On Thu, Nov 14, 2013 at 12:18 PM, Quim Gil qgil@wikimedia.org wrote:
With my hat of third party wiki admin I personally agree with all this.
Another possibility further down in the roadmap:
Imagine a World in which you could transclude in your wiki content from a subset of this interwiki table of wikis, based on license compatibility and whatever other filters. To avoid performance problems, the check with the sources could be done by a cron periodically, etc.
The most interesting part of this proposal is to start an interwiki table of friendly and compatible wikis willing to ease the task of linking and sharing content among them. The attributes of the table and a decentralized system to curate and maintain the data could open many possibilities of collaboration between MediaWiki sites.
Is there reason to think that a decentralized system would be likely to evolve, or that it would be optimal? It seems to me that most stuff in the wikisphere is centered around WMF; e.g. people usually borrow templates, the spam blacklist, MediaWiki extensions, and so on, from WMF sites. Most wikis that attempted to duplicate what WMF does have failed to catch on; e.g. no encyclopedia that tried to copy Wikipedia's approach (e.g. allegedly neutral point of view and a serious, rather than humorous, style of writing) came close to Wikipedia's size and popularity, and no wiki software caught on as much as MediaWiki. It's just usually more efficient to have a centralized repository and widely-applied standards so that people aren't duplicating their labor too much.

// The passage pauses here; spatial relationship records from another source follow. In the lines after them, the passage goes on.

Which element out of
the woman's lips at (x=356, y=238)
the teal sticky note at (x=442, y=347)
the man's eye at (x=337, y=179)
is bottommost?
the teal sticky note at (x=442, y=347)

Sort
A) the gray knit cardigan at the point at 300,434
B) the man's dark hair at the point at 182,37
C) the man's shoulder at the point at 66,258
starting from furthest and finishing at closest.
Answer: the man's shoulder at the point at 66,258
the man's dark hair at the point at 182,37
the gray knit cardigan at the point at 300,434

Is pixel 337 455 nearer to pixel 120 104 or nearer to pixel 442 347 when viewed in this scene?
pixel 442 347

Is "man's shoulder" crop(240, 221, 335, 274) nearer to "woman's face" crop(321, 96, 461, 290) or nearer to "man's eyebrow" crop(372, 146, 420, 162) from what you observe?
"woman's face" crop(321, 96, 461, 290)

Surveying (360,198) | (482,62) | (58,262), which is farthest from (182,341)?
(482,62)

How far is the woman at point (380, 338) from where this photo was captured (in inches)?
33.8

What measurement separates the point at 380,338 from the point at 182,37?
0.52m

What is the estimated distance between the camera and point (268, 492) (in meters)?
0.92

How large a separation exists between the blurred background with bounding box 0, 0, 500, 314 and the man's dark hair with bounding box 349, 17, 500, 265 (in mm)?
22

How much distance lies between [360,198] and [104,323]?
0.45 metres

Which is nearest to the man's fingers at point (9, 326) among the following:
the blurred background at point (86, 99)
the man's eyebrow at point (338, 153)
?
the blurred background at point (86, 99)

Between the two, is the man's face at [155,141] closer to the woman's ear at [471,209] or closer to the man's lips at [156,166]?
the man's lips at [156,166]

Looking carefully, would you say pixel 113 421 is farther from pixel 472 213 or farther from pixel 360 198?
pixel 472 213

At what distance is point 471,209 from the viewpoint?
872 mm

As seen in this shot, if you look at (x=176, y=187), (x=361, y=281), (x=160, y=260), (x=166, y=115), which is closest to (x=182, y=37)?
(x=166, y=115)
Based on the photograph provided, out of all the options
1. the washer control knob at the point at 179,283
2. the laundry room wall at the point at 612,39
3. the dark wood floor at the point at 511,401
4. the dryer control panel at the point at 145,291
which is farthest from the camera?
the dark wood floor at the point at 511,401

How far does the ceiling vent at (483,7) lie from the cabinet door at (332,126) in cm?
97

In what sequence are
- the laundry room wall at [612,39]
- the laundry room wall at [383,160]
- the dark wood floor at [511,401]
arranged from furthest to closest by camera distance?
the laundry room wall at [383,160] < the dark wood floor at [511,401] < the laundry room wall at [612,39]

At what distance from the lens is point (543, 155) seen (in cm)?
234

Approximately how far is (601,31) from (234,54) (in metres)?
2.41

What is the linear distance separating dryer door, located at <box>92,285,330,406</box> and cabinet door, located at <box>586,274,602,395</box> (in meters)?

But if one were to pursue centralization of interwiki data, what would be the central repository? Would WMF be likely to be interested? Hardly anything at https://meta.wikimedia.org/wiki/Proposals_for_new_projects has been approved for creation, so I'm not sure how one would go about getting something like this established through WMF.
Some advantages of WMF are that we can be pretty confident its projects will be around for awhile, and none of them are clogged up with the kind of advertising we see at, say, Wikia. Non-WMF wikis come and go all the time; one never knows when the owner will get hit by a bus, lose interest, etc. and then the users are left high and dry. That could be a problem if the wiki in question is a central repository that thousands of wikis have come to rely upon.
Perhaps the MediaWiki Foundation could spearhead this? Aside from its nonexistence, I think that organization could be a pretty good venue for getting this done. I'll have to bring this up with some of my imaginary friends who sit on the MWF board of trustees.